S. Korea to meet with Pyongyang officials

SEOUL | South Korean President Lee Myung-bak agreed to meet a visiting high-level delegation from North Korea on Sunday in what is likely to be a test of his 18-month hard-line policy against the communist country.

Relations between the two Koreas have been largely frozen since Mr. Lee took office in February last year and amid international tensions over the North’s nuclear weapons and missile programs. Mr. Lee has not held talks with North Korean officials since he became president.

The visit to Seoul by six North Korean officials to pay their respects following the death of former President Kim Dae-jung has provided a rare opportunity for dialogue. Mr. Kim was widely admired by Pyongyang for his efforts to reconcile the two Koreas when he served as president from 1998 to 2003.

Mr. Lee’s meeting with North Korea’s spy chief and five other officials will take place at the presidential Blue House, Chun Hae-sung, a spokesman for South Korea’s Unification Ministry, said late Saturday. The ministry handles relations with the North.

North Korea regularly blasts Mr. Lee as a “traitor” and “human scum” and accuses South Korea of conniving with the United States to attack it with nuclear weapons. But Pyongyang has recently proffered a series of olive branches to Seoul in an apparently concerted effort to improve relations.

Pyongyang on Aug. 13 released a South Korean worker at a jointly operated industrial complex in North Korea who had been held for months. Days later the North also promised to hold more inter-Korean family reunions and restart suspended tours for South Koreans to the North.

North Korean leader Kim Jong-il held talks with a leading South Korean businesswoman and expressed a willingness for better relations with Seoul. That came on the heels of his talks with former President Bill Clinton and the release of two American reporters who had been convicted of illegally entering the country.

Paik Hak-soon, an analyst at the Sejong Institute, a security think tank near Seoul, said Sunday’s meeting would help mend fences between the Koreas. “South Korea should not miss the last opportunity made by former President Kim Dae-jung’s death,” he said.
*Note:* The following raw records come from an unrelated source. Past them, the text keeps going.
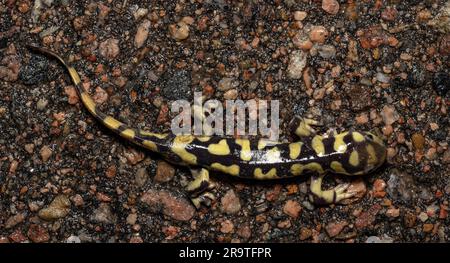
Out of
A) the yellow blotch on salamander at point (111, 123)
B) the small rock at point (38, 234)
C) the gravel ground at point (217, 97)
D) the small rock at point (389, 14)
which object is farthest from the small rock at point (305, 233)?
the small rock at point (38, 234)

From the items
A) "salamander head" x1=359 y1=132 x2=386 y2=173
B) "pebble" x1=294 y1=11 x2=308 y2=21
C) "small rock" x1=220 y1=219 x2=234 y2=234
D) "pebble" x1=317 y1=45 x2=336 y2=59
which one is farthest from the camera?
"pebble" x1=294 y1=11 x2=308 y2=21

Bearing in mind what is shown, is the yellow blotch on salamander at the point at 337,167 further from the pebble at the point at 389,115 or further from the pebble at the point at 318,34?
the pebble at the point at 318,34

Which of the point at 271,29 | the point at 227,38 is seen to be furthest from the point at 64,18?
the point at 271,29

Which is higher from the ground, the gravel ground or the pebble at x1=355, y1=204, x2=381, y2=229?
the gravel ground

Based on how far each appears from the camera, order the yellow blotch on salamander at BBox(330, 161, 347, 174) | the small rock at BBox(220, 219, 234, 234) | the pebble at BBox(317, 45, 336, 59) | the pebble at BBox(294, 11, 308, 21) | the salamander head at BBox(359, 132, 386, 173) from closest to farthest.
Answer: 1. the salamander head at BBox(359, 132, 386, 173)
2. the yellow blotch on salamander at BBox(330, 161, 347, 174)
3. the small rock at BBox(220, 219, 234, 234)
4. the pebble at BBox(317, 45, 336, 59)
5. the pebble at BBox(294, 11, 308, 21)

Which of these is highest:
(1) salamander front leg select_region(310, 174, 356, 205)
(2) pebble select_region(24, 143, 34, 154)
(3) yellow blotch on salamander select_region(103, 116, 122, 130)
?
(3) yellow blotch on salamander select_region(103, 116, 122, 130)

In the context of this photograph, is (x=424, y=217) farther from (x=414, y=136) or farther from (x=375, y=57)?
(x=375, y=57)

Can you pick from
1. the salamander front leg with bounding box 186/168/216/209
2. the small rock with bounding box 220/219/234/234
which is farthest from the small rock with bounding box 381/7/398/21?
the small rock with bounding box 220/219/234/234

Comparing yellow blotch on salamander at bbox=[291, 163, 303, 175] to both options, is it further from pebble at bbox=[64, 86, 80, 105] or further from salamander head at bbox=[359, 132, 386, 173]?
pebble at bbox=[64, 86, 80, 105]

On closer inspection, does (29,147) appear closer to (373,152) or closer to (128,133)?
(128,133)
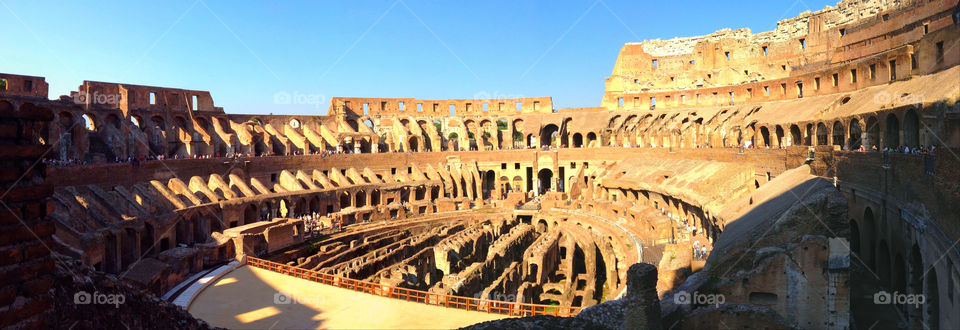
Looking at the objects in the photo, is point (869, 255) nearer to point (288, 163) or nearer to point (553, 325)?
point (553, 325)

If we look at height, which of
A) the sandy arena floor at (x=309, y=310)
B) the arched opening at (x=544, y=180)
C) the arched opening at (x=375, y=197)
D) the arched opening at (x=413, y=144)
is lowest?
the sandy arena floor at (x=309, y=310)

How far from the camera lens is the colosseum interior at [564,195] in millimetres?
10453

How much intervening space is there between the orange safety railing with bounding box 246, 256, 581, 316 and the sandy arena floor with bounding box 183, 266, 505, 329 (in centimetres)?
35

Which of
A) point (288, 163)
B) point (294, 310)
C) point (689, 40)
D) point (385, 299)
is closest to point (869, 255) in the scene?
point (385, 299)

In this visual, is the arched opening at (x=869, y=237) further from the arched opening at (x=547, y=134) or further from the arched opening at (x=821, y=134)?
the arched opening at (x=547, y=134)

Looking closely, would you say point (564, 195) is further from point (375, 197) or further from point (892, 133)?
point (892, 133)

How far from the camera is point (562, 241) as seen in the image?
2848 centimetres

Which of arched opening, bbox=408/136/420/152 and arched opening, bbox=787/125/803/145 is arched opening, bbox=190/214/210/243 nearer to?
arched opening, bbox=408/136/420/152

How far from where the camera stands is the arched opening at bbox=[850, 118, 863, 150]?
21.7 metres

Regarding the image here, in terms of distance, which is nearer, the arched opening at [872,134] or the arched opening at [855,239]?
the arched opening at [855,239]

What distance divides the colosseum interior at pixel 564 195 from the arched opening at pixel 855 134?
0.37 feet

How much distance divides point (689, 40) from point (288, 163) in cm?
3957

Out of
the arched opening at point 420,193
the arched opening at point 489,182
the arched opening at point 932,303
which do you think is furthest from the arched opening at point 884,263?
the arched opening at point 489,182

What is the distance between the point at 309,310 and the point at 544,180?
34.7 meters
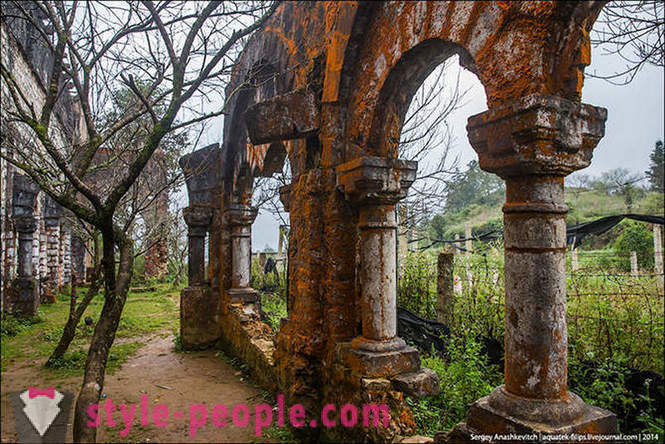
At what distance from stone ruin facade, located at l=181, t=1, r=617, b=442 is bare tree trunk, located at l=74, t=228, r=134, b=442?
1470 millimetres

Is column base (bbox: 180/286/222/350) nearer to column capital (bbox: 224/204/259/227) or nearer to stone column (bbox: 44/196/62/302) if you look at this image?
column capital (bbox: 224/204/259/227)

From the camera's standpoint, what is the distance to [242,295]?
22.9 ft

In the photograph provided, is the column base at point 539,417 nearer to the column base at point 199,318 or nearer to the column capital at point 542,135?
the column capital at point 542,135

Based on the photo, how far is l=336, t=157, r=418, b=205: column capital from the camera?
10.6ft

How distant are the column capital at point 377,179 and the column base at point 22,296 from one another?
9.61 meters

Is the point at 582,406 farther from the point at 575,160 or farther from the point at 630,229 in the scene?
the point at 630,229

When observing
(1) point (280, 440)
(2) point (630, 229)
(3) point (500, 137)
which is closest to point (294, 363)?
(1) point (280, 440)

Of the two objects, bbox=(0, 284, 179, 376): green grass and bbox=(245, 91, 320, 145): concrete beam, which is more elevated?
bbox=(245, 91, 320, 145): concrete beam

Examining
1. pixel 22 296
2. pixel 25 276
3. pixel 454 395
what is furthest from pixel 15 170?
pixel 454 395

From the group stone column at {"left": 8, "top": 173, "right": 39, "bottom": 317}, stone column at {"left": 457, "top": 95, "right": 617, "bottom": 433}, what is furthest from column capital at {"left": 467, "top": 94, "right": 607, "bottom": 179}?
stone column at {"left": 8, "top": 173, "right": 39, "bottom": 317}

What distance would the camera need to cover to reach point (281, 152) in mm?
6273

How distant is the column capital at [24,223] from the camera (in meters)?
10.0

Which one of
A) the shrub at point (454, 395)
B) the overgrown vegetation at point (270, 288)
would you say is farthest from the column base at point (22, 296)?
the shrub at point (454, 395)

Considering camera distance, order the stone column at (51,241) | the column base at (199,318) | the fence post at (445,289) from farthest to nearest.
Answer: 1. the stone column at (51,241)
2. the column base at (199,318)
3. the fence post at (445,289)
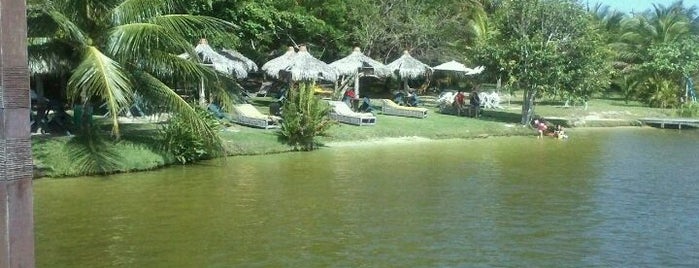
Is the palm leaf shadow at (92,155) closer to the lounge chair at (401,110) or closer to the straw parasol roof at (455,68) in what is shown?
the lounge chair at (401,110)

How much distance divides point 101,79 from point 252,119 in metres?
8.31

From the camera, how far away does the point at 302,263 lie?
1113cm

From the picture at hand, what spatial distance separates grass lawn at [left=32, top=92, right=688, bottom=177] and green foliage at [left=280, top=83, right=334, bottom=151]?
402mm

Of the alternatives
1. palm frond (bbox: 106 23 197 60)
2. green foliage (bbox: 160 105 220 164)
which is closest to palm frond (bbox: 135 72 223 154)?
green foliage (bbox: 160 105 220 164)

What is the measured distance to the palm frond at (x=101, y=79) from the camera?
17141 millimetres

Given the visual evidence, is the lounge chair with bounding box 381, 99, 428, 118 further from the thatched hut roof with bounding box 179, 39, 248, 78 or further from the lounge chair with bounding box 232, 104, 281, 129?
the lounge chair with bounding box 232, 104, 281, 129

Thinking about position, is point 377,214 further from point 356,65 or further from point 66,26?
point 356,65

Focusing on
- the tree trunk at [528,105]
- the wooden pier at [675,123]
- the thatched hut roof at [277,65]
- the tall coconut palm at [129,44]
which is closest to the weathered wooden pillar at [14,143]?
the tall coconut palm at [129,44]

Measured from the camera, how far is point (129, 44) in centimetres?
1803

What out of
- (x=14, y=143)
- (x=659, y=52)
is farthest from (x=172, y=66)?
(x=659, y=52)

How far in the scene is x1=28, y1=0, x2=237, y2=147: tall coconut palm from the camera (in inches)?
707

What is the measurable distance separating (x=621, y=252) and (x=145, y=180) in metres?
10.4

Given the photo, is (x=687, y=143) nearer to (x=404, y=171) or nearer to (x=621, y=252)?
(x=404, y=171)

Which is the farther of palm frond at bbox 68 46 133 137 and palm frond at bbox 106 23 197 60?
palm frond at bbox 106 23 197 60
Kim Yong-hyun, a professor at Seoul’s Dongguk University, said Mr. Lee was likely reluctant to show much eagerness to meet the North Koreans since it could invite a backlash from conservatives who oppose any indication of softness toward Pyongyang.
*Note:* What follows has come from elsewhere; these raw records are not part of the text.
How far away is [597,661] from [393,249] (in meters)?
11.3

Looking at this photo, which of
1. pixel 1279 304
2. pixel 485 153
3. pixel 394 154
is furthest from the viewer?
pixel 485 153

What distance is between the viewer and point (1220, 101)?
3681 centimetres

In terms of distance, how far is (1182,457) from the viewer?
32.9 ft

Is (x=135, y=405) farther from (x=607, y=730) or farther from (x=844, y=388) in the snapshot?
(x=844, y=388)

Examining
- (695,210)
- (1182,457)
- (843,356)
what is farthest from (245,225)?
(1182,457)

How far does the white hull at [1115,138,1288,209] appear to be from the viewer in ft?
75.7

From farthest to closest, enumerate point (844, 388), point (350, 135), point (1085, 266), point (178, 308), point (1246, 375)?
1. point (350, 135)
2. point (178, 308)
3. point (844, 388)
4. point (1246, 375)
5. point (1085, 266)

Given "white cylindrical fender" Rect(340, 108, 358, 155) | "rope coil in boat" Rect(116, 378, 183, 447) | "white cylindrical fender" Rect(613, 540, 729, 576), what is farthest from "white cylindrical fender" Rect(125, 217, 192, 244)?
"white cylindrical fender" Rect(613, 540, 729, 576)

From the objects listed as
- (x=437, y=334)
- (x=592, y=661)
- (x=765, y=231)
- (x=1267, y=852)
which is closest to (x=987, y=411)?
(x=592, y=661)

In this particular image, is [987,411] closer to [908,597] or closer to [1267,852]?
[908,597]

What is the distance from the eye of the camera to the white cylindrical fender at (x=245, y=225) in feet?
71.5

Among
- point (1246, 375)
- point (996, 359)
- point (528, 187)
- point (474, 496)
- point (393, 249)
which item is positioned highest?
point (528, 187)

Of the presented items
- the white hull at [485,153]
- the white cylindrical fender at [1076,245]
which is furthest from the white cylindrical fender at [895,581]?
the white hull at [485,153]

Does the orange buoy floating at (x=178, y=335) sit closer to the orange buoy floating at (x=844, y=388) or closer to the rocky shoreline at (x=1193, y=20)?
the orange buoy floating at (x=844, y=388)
About 100 demonstrators chanted “topple the Kim Jong-il dictatorship” Saturday near the hotel where the North Korean officials were staying.

South Korea’s Yonhap news agency said the North Koreans were expected to deliver a message from Kim Jong-il and outline Pyongyang’s plan to release four South Korean fishermen seized in July.
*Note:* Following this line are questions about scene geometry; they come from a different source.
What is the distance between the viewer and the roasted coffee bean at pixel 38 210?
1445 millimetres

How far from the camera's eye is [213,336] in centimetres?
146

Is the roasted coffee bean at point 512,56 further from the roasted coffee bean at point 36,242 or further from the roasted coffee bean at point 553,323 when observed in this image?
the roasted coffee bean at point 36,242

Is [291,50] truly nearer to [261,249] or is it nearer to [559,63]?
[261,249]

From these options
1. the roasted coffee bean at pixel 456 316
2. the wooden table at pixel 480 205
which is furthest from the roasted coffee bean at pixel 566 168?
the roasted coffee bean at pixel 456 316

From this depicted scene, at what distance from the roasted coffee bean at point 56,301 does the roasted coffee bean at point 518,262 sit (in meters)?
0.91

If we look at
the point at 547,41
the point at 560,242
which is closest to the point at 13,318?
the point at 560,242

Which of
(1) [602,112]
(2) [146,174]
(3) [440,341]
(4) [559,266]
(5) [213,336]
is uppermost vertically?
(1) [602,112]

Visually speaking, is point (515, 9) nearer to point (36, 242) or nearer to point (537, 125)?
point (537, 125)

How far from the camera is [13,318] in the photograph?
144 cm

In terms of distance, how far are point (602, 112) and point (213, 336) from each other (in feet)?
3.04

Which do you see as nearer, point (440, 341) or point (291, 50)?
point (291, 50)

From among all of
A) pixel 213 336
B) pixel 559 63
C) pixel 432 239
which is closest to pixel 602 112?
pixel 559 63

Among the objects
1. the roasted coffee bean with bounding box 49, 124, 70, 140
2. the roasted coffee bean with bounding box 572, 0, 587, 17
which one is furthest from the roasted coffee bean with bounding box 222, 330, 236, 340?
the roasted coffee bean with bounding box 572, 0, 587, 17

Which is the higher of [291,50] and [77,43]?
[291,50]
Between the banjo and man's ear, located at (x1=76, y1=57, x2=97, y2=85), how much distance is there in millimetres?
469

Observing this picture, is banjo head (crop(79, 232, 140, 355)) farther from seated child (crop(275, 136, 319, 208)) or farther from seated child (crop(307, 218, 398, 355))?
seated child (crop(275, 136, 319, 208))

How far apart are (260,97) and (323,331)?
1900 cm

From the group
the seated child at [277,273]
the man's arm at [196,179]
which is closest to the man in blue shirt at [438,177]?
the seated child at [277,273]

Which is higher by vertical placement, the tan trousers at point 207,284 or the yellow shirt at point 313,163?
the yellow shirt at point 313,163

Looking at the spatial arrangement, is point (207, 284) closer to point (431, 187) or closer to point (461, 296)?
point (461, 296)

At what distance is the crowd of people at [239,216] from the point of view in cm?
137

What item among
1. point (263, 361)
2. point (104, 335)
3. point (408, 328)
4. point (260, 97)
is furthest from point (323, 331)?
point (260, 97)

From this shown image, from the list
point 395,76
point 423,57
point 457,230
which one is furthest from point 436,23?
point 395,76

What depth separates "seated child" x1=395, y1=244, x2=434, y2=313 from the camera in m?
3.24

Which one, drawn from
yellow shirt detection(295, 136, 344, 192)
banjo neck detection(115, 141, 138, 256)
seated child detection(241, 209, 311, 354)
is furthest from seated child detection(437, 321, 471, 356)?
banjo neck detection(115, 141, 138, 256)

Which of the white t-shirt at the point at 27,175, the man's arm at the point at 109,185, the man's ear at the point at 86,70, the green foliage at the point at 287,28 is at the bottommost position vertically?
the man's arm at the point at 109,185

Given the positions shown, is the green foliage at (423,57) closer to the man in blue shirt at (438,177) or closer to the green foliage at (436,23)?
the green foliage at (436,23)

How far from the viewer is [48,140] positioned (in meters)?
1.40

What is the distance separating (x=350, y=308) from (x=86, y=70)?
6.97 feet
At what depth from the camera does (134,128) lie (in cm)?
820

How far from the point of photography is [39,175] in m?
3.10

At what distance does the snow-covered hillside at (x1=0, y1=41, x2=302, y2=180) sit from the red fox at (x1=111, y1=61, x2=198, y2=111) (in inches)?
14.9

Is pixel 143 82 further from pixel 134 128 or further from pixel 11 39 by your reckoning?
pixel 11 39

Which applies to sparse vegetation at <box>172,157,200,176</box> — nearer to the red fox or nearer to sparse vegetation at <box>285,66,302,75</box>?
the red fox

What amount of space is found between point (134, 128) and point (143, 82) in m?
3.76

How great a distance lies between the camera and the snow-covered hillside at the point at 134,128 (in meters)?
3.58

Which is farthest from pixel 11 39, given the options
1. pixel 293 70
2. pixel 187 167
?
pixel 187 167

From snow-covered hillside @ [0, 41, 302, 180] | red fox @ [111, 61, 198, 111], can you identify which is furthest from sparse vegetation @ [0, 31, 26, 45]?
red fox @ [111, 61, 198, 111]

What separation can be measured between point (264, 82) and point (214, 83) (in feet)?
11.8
The North Koreans arrived in Seoul on Friday and immediately went to the National Assembly to pay respects at a memorial to Mr. Kim. They offered a floral wreath in the name of Kim Jong-il to the late president. The two leaders met at the first-ever inter-Korean summit in Pyongyang in June 2000.

Kim Yang-gon, Pyongyang’s spy chief who also handles relations with South Korea, met for 80 minutes earlier Saturday with South Korean Unification Minister Hyun In-taek. The meeting was the first such top-level encounter in almost two years. The two men met again Saturday evening for dinner.